* **Material provided**:

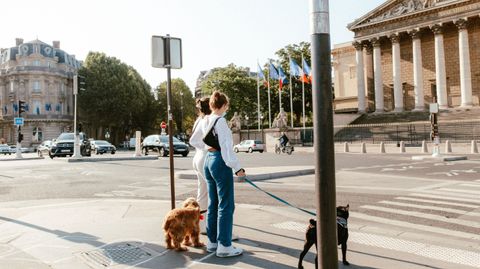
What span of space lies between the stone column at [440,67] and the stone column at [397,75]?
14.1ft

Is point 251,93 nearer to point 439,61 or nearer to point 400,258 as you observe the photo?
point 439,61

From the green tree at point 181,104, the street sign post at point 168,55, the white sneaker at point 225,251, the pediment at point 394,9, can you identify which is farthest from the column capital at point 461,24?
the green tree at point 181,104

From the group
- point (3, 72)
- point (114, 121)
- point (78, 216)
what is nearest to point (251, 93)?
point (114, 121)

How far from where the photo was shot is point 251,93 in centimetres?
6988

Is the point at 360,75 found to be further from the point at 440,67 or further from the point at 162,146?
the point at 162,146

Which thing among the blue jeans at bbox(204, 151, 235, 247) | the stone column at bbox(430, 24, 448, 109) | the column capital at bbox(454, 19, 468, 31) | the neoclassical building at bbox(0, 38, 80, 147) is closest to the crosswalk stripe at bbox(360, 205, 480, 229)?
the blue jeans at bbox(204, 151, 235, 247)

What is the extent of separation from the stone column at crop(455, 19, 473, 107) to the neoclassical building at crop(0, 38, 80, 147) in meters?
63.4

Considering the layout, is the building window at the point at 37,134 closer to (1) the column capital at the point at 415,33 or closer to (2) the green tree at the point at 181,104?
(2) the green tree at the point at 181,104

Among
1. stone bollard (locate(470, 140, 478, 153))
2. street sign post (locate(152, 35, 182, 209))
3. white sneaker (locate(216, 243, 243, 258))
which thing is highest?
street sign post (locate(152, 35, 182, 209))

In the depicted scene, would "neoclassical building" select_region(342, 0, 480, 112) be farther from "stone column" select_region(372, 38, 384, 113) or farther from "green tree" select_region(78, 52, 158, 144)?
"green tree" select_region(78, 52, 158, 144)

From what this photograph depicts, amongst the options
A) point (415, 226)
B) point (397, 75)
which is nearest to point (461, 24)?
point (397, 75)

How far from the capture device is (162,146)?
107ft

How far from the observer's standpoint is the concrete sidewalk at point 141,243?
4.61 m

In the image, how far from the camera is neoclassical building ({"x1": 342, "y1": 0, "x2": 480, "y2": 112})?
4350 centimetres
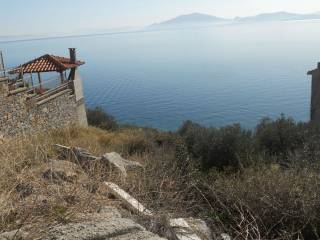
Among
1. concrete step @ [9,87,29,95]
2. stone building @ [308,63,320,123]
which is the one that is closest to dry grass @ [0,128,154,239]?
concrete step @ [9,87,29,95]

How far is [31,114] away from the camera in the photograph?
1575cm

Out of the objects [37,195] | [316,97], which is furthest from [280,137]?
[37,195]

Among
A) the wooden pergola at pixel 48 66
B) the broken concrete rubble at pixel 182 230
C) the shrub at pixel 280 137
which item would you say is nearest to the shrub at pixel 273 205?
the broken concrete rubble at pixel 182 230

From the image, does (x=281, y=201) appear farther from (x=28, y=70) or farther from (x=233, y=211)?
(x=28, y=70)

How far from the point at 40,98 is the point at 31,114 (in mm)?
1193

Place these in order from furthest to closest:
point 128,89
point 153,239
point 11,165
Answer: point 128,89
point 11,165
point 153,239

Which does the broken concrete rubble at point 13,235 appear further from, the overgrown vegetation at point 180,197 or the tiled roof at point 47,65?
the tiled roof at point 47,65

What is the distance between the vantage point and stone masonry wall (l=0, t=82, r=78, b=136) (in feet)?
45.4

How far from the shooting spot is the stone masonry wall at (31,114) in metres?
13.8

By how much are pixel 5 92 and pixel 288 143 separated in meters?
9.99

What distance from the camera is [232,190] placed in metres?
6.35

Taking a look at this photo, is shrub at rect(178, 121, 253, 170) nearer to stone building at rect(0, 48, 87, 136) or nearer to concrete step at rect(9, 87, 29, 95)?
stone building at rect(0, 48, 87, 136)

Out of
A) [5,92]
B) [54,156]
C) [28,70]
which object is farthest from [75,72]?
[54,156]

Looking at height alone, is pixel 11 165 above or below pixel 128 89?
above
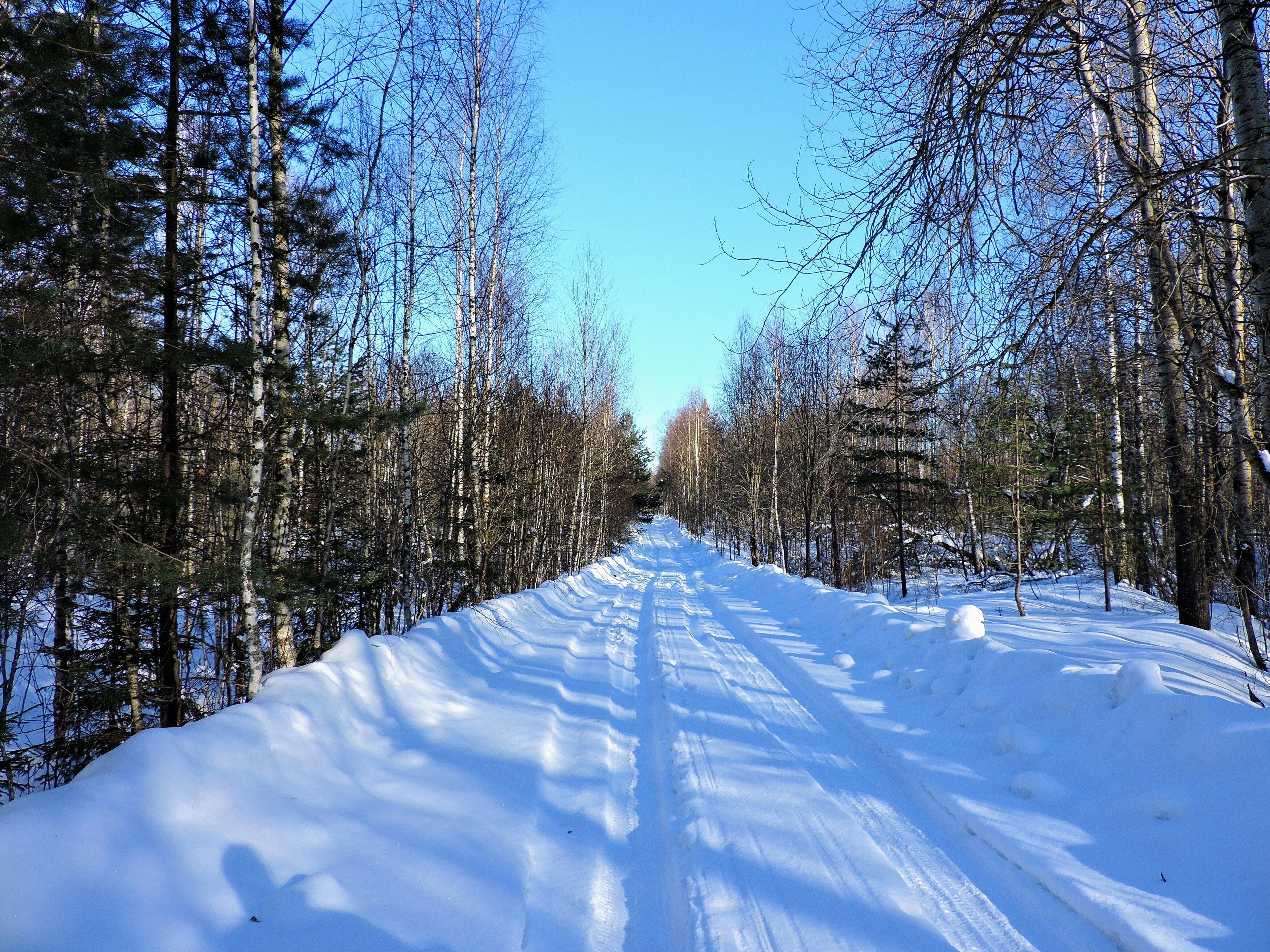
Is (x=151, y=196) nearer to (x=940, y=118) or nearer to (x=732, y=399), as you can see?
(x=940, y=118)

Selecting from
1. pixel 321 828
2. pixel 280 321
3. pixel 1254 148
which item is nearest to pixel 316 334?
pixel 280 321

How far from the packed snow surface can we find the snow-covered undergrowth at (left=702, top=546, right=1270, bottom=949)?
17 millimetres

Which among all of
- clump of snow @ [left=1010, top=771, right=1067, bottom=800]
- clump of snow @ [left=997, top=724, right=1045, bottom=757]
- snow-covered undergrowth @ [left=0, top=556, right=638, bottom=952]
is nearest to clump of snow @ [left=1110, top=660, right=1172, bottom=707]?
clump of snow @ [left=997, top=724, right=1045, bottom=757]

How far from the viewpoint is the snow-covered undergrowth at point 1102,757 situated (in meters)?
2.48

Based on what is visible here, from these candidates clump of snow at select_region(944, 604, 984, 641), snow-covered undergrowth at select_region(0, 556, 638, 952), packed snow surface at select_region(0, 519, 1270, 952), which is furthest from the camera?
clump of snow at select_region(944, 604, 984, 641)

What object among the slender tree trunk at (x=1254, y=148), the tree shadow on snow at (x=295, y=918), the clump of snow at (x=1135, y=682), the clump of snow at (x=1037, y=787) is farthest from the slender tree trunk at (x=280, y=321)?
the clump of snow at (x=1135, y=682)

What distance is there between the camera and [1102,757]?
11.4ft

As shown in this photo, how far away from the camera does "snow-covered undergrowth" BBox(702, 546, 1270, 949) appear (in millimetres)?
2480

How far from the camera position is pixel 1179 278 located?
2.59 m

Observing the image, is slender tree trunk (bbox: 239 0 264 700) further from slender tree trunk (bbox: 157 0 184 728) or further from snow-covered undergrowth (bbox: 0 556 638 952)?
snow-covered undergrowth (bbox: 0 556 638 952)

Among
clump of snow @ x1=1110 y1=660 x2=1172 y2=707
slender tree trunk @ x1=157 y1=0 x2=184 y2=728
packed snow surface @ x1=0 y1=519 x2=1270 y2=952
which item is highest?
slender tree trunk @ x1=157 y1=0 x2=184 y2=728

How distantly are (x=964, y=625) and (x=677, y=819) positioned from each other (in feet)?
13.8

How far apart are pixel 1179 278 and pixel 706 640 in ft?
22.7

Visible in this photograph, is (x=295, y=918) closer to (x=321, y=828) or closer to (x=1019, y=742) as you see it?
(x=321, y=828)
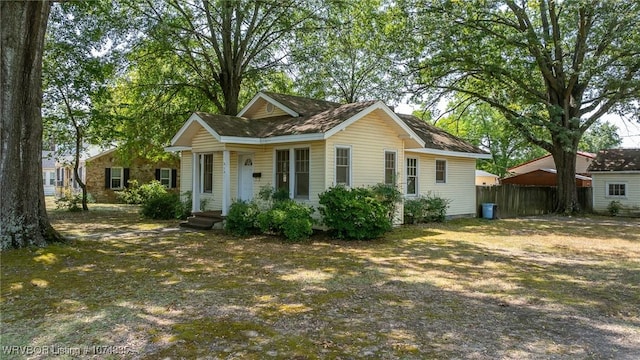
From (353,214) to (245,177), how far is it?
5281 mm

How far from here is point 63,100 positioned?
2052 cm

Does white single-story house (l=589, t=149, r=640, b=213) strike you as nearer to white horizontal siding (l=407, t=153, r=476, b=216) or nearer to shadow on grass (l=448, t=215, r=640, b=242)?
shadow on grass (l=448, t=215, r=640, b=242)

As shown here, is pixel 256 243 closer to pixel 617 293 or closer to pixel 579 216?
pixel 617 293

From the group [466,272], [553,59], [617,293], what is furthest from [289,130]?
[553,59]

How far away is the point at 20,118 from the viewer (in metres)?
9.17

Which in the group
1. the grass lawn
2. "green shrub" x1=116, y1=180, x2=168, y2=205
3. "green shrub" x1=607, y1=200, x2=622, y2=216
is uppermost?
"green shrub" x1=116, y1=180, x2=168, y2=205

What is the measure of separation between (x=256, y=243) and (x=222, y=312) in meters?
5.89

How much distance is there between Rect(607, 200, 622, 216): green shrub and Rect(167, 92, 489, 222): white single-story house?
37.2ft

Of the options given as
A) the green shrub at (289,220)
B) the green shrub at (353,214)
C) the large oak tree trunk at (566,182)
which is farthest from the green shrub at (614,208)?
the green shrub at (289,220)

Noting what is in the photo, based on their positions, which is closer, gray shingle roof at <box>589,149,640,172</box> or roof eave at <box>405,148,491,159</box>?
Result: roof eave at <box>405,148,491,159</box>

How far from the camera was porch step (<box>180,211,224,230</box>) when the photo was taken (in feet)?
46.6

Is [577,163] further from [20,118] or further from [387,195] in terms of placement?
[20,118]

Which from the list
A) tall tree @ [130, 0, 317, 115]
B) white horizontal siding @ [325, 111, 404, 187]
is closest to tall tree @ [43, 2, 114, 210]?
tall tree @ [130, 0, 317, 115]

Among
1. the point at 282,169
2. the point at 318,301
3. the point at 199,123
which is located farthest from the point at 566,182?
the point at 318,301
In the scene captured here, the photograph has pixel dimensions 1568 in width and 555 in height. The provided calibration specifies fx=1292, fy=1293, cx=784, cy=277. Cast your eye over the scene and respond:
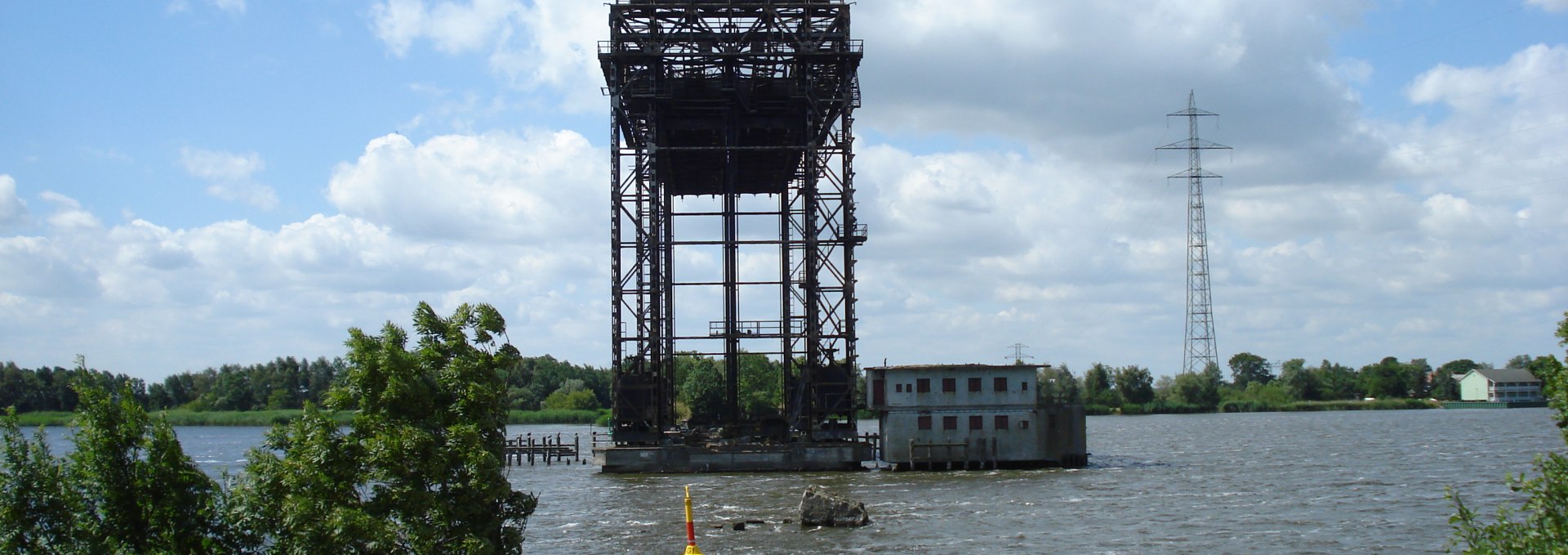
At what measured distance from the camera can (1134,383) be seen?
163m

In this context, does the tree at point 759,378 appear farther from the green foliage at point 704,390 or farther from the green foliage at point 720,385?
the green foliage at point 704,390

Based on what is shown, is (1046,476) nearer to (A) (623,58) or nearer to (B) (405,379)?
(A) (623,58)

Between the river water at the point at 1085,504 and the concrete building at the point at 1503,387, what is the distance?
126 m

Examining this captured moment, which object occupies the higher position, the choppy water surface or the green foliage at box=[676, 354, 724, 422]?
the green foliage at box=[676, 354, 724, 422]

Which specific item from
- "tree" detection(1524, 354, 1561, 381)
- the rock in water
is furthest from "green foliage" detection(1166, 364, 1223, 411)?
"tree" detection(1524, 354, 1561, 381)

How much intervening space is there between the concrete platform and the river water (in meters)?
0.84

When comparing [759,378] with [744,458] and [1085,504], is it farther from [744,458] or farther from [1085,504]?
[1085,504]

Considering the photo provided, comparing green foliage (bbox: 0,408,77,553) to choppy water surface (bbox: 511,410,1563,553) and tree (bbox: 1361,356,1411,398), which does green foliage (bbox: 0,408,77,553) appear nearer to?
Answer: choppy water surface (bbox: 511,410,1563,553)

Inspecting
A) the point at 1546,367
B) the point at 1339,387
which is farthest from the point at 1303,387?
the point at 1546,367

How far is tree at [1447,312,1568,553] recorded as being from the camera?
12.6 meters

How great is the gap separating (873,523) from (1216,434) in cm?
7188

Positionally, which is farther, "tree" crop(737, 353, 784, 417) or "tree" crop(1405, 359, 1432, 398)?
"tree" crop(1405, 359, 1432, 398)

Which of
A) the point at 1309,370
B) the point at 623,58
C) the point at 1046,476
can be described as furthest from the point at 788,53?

* **Task brief**: Set down only these lines, exactly: the line containing "How far is tree" and each line after it, through the end of the listing.

* **Solution to the problem**:
How far is tree at [1447,312,1568,553] recorded as being from the camera?
12.6 meters

How great is the gap separating (873,523) from (1216,434) in cm?
7188

Positionally, which is farther, "tree" crop(737, 353, 784, 417) or "tree" crop(1405, 359, 1432, 398)?
"tree" crop(1405, 359, 1432, 398)

Which of
A) the point at 1309,370
B) the point at 623,58
C) the point at 1046,476
can be described as furthest from the point at 788,53?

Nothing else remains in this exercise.